Stella came in to see him; they remained for a moment watching the white fury outside the window. She had shut the door when she came in, and the sound of her mother’s voice reached them, muffled by the interminable corridor, calling out to the housekeeper: “Vera, do wipe up the hall floor. That driver’s left snow everywhere.” Stella pulled a wry face and made a gesture, as if seeking to make up for these words, then suddenly leaned over toward Alexeï as he sat there, his cup of tea in his hands, and kissed him. He felt her lips on his brow where it was marked by the scar…. Out in the
corridor a cloth could be heard scrubbing the floor.
The following day he was going off with the general, who had several garrisons in the north to inspect.
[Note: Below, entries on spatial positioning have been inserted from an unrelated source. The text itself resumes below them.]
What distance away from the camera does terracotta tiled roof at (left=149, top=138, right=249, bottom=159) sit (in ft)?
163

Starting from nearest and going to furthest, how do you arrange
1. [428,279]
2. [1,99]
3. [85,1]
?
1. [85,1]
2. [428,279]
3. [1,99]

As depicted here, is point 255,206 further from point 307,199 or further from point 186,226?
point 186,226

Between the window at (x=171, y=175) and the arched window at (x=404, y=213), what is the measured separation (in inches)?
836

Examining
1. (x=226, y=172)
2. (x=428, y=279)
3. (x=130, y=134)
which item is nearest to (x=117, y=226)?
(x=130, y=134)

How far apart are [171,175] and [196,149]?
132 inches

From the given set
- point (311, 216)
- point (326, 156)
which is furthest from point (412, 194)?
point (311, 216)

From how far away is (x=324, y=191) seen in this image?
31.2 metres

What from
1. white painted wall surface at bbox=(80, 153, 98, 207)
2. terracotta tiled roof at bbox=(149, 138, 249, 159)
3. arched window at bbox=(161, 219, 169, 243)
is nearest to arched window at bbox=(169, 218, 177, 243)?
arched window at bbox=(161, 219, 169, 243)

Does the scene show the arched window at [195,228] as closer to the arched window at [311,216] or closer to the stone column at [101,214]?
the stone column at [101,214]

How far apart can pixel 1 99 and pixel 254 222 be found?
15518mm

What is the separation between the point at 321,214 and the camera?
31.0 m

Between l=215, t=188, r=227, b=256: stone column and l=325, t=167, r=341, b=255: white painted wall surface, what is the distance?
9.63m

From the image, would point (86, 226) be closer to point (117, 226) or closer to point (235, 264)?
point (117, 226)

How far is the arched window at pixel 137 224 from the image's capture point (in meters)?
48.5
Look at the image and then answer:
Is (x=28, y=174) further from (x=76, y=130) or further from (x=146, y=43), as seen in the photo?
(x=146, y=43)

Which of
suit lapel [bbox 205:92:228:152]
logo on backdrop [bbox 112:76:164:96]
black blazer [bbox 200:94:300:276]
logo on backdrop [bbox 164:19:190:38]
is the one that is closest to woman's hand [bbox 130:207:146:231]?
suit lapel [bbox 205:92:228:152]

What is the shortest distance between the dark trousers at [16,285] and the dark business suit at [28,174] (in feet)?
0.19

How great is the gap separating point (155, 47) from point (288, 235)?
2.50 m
The inspection trip lasted almost a month. They traveled back and forth across regions still immobilized by ice, skirted the White Sea, drove through forests where for the moment not a glimmer of spring could be sensed. Just as if winter had returned. As if the days of the war had returned with the columns of troops being reviewed by the general, tanks with their tracks grinding the frozen earth, the bleak concrete of the fortifications.
With every mile on their return journey it seemed to them as if they were taking shortcuts back into spring. And no trace remained of those wartime winters, apart from the sheet of ice on which the general one day slipped and sprained his ankle. Alexeï had to carry him to the car. “Hey, do you remember that time at the front, Sergei?” he said with a quiet chuckle. “You lugged me under the Fritzes’ noses for eight miles.” And, without admitting it to themselves, they both had the thought that if they could laugh about it now, the war really was over.
In Moscow, this springtime laughter could be heard everywhere — in the April sunshine that already burned the skin, just as it did in summer, in the clatter of the streetcars on the gleaming steel rails, in the carefree faces of the crowds of young people for whom the war was no more than a childhood memory. And it was such a pleasure to remain outdoors that it no longer even occurred to the general to invite Alexeï to come up and warm himself and drink tea.